Pakar Pemilu Titi Anggraini dalam program Real Talk with Uni Lubis, Rabu (27/3/2024). (IDN Times/Aldila Muharma)
Selain karena partai politik ingin memastikan kemenangan, Titi menjelaskan, peningkatan calon tunggal pada Pilkada karena makin banyaknya hambatan untuk berkontestasi.
"Makin ke sini, makin banyak hambatan untuk ikut kontestasi, mendapatkan tiket pencalonan atau disebut juga dengan barrier to entry, berupa makin beratnya syarat pencalonan, baik jalur perseorangan maupun partai politik," katanya.

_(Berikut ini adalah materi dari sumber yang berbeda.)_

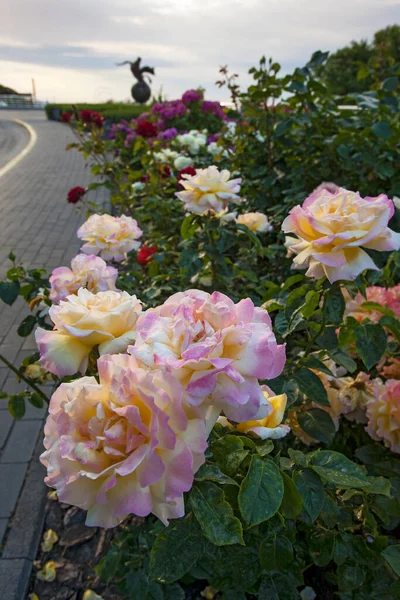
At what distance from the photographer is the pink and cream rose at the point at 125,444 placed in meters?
0.59

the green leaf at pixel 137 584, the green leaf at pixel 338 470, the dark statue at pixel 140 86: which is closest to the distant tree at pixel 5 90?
the dark statue at pixel 140 86

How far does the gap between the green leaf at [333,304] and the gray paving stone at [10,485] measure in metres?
1.58

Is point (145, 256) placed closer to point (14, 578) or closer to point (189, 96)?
point (14, 578)

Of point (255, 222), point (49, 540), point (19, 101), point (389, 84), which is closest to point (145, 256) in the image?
point (255, 222)

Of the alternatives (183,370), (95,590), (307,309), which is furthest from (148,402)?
(95,590)

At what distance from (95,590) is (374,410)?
3.66 ft

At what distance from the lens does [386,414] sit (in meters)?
1.35

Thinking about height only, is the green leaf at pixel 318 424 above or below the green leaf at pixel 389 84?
below

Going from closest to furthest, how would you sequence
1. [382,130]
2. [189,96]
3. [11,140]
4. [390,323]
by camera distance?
[390,323] < [382,130] < [189,96] < [11,140]

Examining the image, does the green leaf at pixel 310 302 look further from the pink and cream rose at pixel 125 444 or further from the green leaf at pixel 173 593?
the green leaf at pixel 173 593

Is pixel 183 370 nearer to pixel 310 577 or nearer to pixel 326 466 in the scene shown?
pixel 326 466

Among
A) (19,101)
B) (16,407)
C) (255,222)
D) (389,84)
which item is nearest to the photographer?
(16,407)

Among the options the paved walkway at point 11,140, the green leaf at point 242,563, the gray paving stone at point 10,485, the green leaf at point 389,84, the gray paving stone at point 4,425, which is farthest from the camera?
the paved walkway at point 11,140

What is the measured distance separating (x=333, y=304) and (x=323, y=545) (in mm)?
540
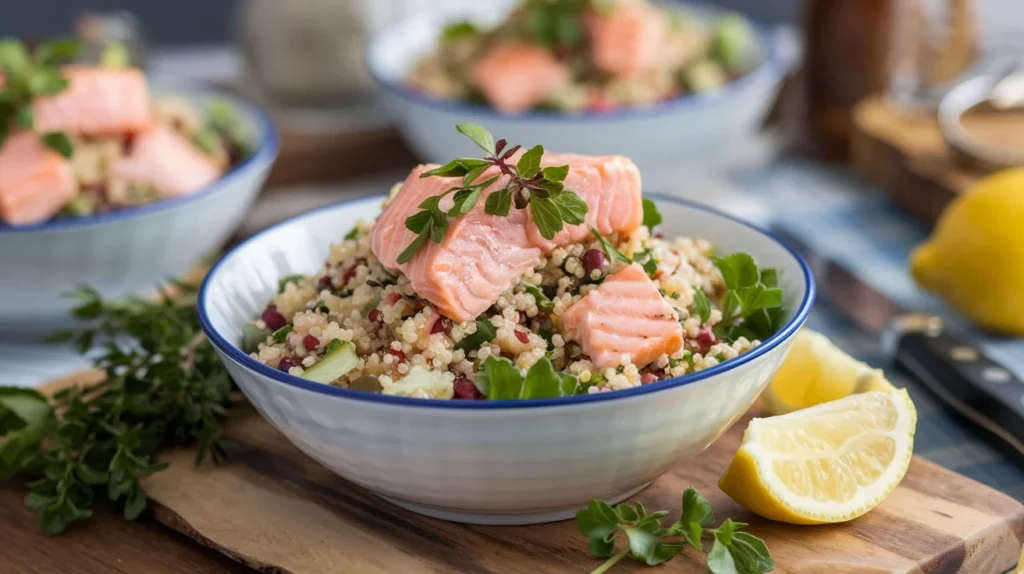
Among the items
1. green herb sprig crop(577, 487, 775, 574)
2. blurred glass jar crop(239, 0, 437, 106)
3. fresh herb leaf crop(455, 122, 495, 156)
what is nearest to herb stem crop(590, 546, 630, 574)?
green herb sprig crop(577, 487, 775, 574)

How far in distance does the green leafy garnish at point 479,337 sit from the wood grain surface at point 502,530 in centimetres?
33

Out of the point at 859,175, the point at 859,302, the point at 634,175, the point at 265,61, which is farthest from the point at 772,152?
the point at 634,175

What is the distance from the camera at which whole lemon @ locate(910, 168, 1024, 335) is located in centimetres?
285

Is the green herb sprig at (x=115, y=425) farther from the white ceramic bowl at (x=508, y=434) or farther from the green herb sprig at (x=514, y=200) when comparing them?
the green herb sprig at (x=514, y=200)

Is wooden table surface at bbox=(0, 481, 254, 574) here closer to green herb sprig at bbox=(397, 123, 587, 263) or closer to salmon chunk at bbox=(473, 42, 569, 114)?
green herb sprig at bbox=(397, 123, 587, 263)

Dahulu syarat menjadi calon perseorangan itu, kata Titi, pada rentang antara 3 persen dan 6,5 persen. Namun, kini mencapai 6,5-10 persen.
Lalu berikut juga untuk calon dari partai politik makin berat persyaratan koalisi pencalonannya. Harus punya 20 persen kursi atau 25 persen suara sah hasil pemilu DPRD terakhir. Sebelumnya, syarat pencalonan itu hanya 15 persen kursi atau 15 persen suara sah pemilu DPRD.

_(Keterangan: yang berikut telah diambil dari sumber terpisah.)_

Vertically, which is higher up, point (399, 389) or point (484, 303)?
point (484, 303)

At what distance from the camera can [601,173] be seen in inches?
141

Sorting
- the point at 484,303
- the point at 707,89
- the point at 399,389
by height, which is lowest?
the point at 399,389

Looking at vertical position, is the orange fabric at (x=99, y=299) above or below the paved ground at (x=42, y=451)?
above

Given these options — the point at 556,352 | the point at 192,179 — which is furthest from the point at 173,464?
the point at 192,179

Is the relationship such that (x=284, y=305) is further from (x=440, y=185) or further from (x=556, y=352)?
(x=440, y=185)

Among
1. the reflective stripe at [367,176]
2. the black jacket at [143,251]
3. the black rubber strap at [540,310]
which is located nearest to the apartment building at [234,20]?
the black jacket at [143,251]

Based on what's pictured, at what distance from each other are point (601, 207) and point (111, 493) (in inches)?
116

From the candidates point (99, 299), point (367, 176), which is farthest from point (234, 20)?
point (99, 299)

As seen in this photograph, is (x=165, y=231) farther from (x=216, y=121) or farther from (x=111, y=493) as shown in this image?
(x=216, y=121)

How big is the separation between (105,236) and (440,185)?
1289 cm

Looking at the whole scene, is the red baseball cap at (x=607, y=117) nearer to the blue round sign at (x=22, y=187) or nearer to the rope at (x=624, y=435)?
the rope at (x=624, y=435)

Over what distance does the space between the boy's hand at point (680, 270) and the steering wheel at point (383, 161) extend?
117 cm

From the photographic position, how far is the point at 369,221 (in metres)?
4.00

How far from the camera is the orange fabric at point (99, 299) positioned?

Selain itu, Titi melanjutkan, calon tunggal meningkat karena adanya hegemoni kekuatan petahana.
"Jadi, petahana yang sangat kuat, lalu juga didorong oleh mesin politik yang dimiliki membuat kemudian kecenderungan calon tunggal meningkat karena lebih dari 80 persen calon tunggal. Dari 53 calon tunggal sejak 2015 sampai 2020 itu adalah petahana," katanya.